■ **Your task**: Rewrite all of the records below, replacing "shiso" with "basil" and leaving everything else unchanged.

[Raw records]

######

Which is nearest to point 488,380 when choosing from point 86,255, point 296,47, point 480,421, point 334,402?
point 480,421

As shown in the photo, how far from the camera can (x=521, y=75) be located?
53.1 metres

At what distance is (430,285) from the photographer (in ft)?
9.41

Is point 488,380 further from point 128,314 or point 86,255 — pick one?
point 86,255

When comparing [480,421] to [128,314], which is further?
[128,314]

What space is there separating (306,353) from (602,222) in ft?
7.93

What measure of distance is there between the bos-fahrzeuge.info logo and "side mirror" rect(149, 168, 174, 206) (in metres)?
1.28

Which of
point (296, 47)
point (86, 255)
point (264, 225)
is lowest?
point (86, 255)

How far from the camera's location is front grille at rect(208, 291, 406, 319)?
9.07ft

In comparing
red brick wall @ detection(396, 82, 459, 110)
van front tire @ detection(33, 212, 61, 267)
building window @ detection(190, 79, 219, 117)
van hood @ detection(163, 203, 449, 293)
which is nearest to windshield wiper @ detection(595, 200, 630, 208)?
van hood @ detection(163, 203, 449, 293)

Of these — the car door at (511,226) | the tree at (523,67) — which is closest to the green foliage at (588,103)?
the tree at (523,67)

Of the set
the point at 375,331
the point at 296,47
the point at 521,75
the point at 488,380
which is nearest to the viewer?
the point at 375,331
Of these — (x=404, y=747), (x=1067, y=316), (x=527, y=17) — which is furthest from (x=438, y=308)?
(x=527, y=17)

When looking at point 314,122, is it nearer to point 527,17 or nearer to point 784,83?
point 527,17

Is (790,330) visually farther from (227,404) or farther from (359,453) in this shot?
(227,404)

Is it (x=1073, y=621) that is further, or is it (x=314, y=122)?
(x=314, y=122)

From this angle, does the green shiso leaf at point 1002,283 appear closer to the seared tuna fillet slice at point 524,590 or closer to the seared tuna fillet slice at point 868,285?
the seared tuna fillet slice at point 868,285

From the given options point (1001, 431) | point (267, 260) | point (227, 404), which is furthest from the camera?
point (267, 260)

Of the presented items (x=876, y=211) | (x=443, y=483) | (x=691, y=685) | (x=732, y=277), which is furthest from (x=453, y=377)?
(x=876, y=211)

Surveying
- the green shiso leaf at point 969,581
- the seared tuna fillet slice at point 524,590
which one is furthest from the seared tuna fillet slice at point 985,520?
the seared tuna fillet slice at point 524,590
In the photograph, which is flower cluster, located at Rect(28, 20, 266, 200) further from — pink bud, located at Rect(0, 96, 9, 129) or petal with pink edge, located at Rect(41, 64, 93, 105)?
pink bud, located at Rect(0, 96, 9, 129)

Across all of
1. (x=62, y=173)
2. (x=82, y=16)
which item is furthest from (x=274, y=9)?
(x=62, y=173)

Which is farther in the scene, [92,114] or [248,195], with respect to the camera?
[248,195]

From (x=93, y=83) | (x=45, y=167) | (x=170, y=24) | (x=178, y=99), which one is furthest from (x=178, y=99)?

######

■ **Response to this exercise**:
Which is nearest to point 488,380 when choosing from point 86,255, point 296,47, point 480,421, point 334,402?
point 480,421

As shown in the photo, how far from the camera can (x=521, y=75) be located?
53.1 metres

At what distance is (430,285) from the photographer (in ft)?
9.41

Is point 488,380 further from point 128,314 or point 86,255 — pick one?
point 86,255

When comparing [480,421] to [128,314], which is further?
[128,314]

What space is there separating (306,353) from (602,222) in ft?
7.93

What measure of distance is there between the bos-fahrzeuge.info logo and "side mirror" rect(149, 168, 174, 206) (in metres)?
1.28

Which of
point (296, 47)
point (86, 255)
point (264, 225)
is lowest?
point (86, 255)

How far from the camera's location is front grille at rect(208, 291, 406, 319)?
9.07ft

In comparing
red brick wall @ detection(396, 82, 459, 110)
van front tire @ detection(33, 212, 61, 267)
building window @ detection(190, 79, 219, 117)
van hood @ detection(163, 203, 449, 293)
which is nearest to windshield wiper @ detection(595, 200, 630, 208)?
van hood @ detection(163, 203, 449, 293)

Of these — the car door at (511,226) | the tree at (523,67) — which is closest to the green foliage at (588,103)?
the tree at (523,67)

Of the set
the point at 375,331
the point at 296,47
the point at 521,75
the point at 488,380
which is nearest to the viewer?
the point at 375,331
Of these — (x=404, y=747), (x=1067, y=316), (x=527, y=17) — which is furthest from (x=438, y=308)?
(x=527, y=17)

When looking at point 314,122, is it nearer to point 527,17 or nearer to point 784,83?
point 527,17

Is (790,330) visually farther from (227,404) or farther from (359,453) in this shot?
(227,404)

Is it (x=1073, y=621) that is further, or is it (x=314, y=122)?
(x=314, y=122)

From this angle, does the green basil leaf at point 1002,283 appear closer to the seared tuna fillet slice at point 524,590 or closer to the seared tuna fillet slice at point 868,285?
the seared tuna fillet slice at point 868,285

From the given options point (1001, 431) | point (267, 260) | point (227, 404), which is furthest from the camera?
point (267, 260)

Of the presented items (x=876, y=211) | (x=443, y=483) | (x=691, y=685) | (x=732, y=277), which is furthest from (x=453, y=377)?
(x=876, y=211)

Surveying
- the green basil leaf at point 969,581
- the seared tuna fillet slice at point 524,590
which one is furthest from the seared tuna fillet slice at point 985,520?
the seared tuna fillet slice at point 524,590
In the photograph, which is flower cluster, located at Rect(28, 20, 266, 200) further from — pink bud, located at Rect(0, 96, 9, 129) or petal with pink edge, located at Rect(41, 64, 93, 105)?
pink bud, located at Rect(0, 96, 9, 129)

Across all of
1. (x=62, y=173)
2. (x=82, y=16)
which item is furthest from (x=274, y=9)?
(x=62, y=173)

Which is farther in the scene, [92,114] or [248,195], with respect to the camera?
[248,195]

From (x=93, y=83) | (x=45, y=167) | (x=170, y=24) | (x=178, y=99), which one is furthest from (x=178, y=99)?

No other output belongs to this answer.